As shown in FIG. 9, each of the computing devices 802, 804, and 806 may include one or more processors, memory, data and instructions. Some or all of the computing devices 802, 804, and 806 may also include communication interfaces, output device(s), and/or input device(s).
The one or more processors may include one or more general-purpose processors, which may be processor(s) designed to perform a wide variety of tasks and/or processor(s) capable of running a broad range of applications and programs efficiently. Additionally or alternatively, the one or more processors may include one or more special-purpose processors, which may be processor(s) designed to perform specific tasks or functions with relatively high efficiency and/or processor(s) optimized for particular applications or workloads. By way of example, the one or more processors may include any number and/or combination of central processing units (CPUs), graphical processing units (GPUs), accelerated processing units (APUs), microcontrollers, neural processing units (NPUs), tensor processing units (TPUs), hardware accelerators, p-bit devices, application-specific integrated circuits (ASICs), field-programmable gate arrays (FPGAs), digital signal processors (DSPs), network processors, data processing units (DPUs), quantum processing units (QPUs), crypto-processors, programmable logic devices (PLDs), and/or any other hardware-based processor. References to a processor or processor(s) should be understood to include references to a single processor or a collection of processors that may or may not operate in parallel.
The memory for each computing device stores information accessible by the one or more processors, including instructions and data that may be executed or otherwise used by the processor(s). The memory may be of any type capable of storing information accessible by the processor, including a computing device or computer-readable medium, or other medium that stores data that may be read with the aid of an electronic device, such as random access memory (RAM), read-only memory (ROM), non-volatile RAM (NVRAM), flash memory, solid-state storage, memory cards, magnetic disk storage mediums, optical storage mediums such as CDs and DVDs, as well as other write-capable and read-only memories. Systems and methods may include different combinations of the foregoing, whereby different portions of the instructions and data are stored on different types of media.
The instructions may be any set of instructions to be executed directly (such as machine code) or indirectly (such as scripts) by the processor. For example, the instructions may be stored as computing device code on the computing device-readable medium. In that regard, the terms “instructions” and “programs” may be used interchangeably herein. The instructions may be stored in object code format for direct processing by the processor, or in any other computing device language including scripts or collections of independent source code modules that are interpreted on demand or compiled in advance. The instructions may be stored in additional or alternative formats. The flows shown by FIG. 1, and the process shown by FIGS. 7 and 8, illustrate examples of algorithms that may be implemented according to such instructions or programs.
The data may be retrieved, stored or modified by one or more processors in accordance with the instructions. The data may also be formatted in any computing device-readable format. For instance, although the claimed subject matter is not limited by any particular data structure, the data may be stored in computing device registers, in relational and/or non-relational databases having a plurality of different fields and records, electronic documents (e.g., HTML, XML, JSON, Protobufs, etc.) or flat files, HDL information, GDSII information, and/or the like. The data may also be formatted and/or stored in any computing device-readable format.

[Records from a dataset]

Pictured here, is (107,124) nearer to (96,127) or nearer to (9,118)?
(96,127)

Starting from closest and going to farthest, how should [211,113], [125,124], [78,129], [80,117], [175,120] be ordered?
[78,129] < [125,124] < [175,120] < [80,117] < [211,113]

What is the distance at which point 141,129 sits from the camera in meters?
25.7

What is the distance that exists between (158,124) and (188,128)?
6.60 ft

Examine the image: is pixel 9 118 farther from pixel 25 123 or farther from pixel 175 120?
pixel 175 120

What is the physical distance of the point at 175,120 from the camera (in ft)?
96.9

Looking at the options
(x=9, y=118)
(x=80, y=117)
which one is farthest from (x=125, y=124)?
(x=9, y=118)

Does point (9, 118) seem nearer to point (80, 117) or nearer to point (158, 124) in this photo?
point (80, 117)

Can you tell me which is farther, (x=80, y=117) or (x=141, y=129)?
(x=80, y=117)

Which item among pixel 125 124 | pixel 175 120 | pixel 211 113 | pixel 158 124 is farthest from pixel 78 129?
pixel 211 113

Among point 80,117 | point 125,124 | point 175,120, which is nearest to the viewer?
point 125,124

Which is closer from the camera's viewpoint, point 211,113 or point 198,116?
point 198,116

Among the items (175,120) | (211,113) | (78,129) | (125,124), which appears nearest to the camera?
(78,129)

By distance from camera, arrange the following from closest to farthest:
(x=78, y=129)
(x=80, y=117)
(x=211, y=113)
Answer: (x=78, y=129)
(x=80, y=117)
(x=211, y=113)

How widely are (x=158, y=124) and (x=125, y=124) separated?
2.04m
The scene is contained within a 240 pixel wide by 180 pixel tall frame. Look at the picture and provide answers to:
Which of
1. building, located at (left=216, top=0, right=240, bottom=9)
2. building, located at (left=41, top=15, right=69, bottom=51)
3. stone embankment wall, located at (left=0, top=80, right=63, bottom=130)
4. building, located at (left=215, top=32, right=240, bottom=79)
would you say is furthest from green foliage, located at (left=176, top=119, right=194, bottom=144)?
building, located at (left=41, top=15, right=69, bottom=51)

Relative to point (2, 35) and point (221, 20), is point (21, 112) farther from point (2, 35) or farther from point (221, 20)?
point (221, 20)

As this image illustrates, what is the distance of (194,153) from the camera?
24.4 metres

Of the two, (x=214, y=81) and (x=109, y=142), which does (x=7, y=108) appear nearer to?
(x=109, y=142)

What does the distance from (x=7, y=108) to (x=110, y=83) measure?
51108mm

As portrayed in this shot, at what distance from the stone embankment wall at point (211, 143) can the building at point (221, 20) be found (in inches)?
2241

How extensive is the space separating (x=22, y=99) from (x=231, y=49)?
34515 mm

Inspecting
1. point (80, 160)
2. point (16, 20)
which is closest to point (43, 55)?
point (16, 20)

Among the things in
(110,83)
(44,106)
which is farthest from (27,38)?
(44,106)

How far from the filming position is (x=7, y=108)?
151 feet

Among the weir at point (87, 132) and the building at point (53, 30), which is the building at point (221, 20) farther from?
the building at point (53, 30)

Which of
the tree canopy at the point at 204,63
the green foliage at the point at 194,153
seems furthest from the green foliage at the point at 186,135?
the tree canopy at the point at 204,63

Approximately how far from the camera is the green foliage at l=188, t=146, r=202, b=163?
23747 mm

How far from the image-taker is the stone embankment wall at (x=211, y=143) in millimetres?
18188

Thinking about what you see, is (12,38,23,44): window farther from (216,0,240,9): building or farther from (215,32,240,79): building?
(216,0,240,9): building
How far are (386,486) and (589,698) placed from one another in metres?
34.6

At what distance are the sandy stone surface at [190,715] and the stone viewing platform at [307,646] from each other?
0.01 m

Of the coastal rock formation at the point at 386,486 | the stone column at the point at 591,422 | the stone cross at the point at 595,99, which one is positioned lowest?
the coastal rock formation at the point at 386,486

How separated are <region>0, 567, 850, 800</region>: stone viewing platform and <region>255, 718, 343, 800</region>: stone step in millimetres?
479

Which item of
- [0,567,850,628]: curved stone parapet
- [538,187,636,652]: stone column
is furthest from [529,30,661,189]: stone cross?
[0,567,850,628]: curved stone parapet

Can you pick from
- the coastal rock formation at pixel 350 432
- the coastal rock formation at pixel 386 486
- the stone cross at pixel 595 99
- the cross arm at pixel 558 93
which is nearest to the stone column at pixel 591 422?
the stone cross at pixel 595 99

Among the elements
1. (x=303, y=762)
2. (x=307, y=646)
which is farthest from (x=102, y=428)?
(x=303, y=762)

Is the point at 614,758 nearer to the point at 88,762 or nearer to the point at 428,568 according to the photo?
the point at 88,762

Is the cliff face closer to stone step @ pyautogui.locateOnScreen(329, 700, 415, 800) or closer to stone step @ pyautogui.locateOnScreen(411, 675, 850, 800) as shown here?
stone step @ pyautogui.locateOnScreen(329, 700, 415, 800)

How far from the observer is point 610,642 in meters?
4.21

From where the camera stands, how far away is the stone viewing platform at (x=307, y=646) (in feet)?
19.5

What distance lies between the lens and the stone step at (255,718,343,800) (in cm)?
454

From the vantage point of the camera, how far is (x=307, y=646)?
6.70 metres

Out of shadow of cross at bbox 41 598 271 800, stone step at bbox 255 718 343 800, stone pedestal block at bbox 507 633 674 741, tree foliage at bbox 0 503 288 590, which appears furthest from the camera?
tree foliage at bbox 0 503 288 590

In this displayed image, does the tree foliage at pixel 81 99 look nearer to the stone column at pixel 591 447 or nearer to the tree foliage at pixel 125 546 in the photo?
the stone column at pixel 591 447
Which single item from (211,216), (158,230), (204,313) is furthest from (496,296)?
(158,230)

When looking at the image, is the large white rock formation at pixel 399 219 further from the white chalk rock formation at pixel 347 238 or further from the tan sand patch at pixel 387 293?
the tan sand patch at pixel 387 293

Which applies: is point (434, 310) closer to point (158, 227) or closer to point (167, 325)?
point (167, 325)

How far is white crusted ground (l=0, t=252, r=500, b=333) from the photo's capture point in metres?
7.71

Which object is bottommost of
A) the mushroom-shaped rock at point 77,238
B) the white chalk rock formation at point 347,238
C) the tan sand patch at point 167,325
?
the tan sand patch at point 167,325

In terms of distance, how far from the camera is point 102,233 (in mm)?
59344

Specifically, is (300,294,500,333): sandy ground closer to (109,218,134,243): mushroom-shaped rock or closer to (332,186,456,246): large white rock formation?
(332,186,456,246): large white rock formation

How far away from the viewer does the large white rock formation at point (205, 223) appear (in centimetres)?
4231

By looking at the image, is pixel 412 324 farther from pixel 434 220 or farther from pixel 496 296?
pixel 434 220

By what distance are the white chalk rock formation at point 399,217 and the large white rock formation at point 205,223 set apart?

## WRITTEN INSTRUCTION 1
In the passage on computing devices, what does the memory for each computing device store?
## WRITTEN INSTRUCTION 2
Using the passage on computing devices, explain why it treats the terms "instructions" and "programs" as interchangeable.
## WRITTEN INSTRUCTION 3
Continue the passage on computing devices from its final sentence.

## OUTPUT 1
It stores information accessible by the one or more processors, including instructions and data that the processors may execute or otherwise use.

## OUTPUT 2
The passage says the instructions may be any set of instructions executed directly, such as machine code, or indirectly, such as scripts. They may be stored as computing device code on the computing device-readable medium. In that regard, it uses "instructions" and "programs" interchangeably.

## OUTPUT 3
The computing devices may also include a communication system having one or more wired or wireless connections to facilitate communication with other computing devices of system 800 and/or the fabrication facility 812. The communication interfaces may include interconnection or network interface controllers, components, or other suitable devices to communicate with one or more peripheral devices such as input and/or output device(s), one or more databases such as database(s) 808, and/or network nodes via one or more networks such as network 810. For example, the communication interfaces may include wired communication components (e.g., for coupling via USB, Ethernet, fiber optics, and/or the like), cellular communication components, wireless local area network (WLAN), short range communication components, NFC components, and other communication components. It should be noted that the computing devices 802 may also be connected to network 810 and/or to one another via an external communication interface, such as a switch fabric, gateway node, and/or the like.
The computing devices may include all of the components normally used in connection with a computing device such as the processor and memory described above as well as a user interface having one or more input devices (e.g., one or more of a button, mouse, keyboard, touch screen, touch pad, gesture input, dial, switch, microphone, sensors such as sensors including cameras and the like, etc.), various output devices (e.g., electronic display having a screen or projector, speakers, actuators or haptic feedback devices, etc.), and/or other devices/components to enable user interaction with the computing devices.
The various computing devices may communicate directly or indirectly via one or more networks, such as network 810. The network 810 and any intervening nodes may include various configurations and protocols including wired protocols (e.g., Ethernet, etc.), fiber optics networks, cellular communication protocols (e.g., 3GPP) LTE, 3GPP 5G/NR, WiMAX, GSM, etc.), WLAN communication protocols (e.g., WiFi®, Infrared Data Association (IrDA), P2P, etc.), short range communication protocols (e.g., Bluetooth™, WiFi-direct, Miracast, ANT+, Z-Wave, Zigbee®, etc.), the Internet (e.g., including HTTP, TCP/IP, and/or other Open Systems Interconnection (OSI) layer protocols), intranets, enterprise networks, virtual private networks, wide area networks, local networks, private networks using communication protocols proprietary to one or more companies, and various combinations of the foregoing. Such communication may be facilitated by any device capable of transmitting data to and from other computing devices, such as modems and wireless interfaces.
The computing devices may be configured to implement the logic synthesis optimization techniques discussed herein. In some examples, client computing device 804 may be an engineering workstation used by a developer to perform circuit design and/or other processes for integrated circuit design and fabrication. Client computing device 806 may also be used by a developer, for instance to prepare system requirements for the integrated circuit or manage the manufacturing process with the fabrication facility 812. Servers 802 may also be used via the client devices 804, 806 to perform EDM processes, such as EDM flow 100 of FIG. 1, including tasks/operations of one or more of front-end design flow 102, logic synthesis 105, and/or physical design flow 110, including the DC-based transistor netlist optimization process(es) discussed herein. For example, one or more servers 802 (or individual virtual machines or containers running on the server(s) 802) may, based on commands/instructions from a client device 804 and/or 806, operate the transistor count optimization process 700 of FIG. 7 and/or the transistor-level netlist optimization process 800 of FIG. 8 to optimize a transistor-level netlist, such as netlist 134, as part of a transistor synthesis stage, such as the transistor synthesis stage 132 of physical design flow 110. The optimized transistor-level netlist 134 may then be used as a basis for fabricating ICs at the fab 812 based on, for example IC layout 140.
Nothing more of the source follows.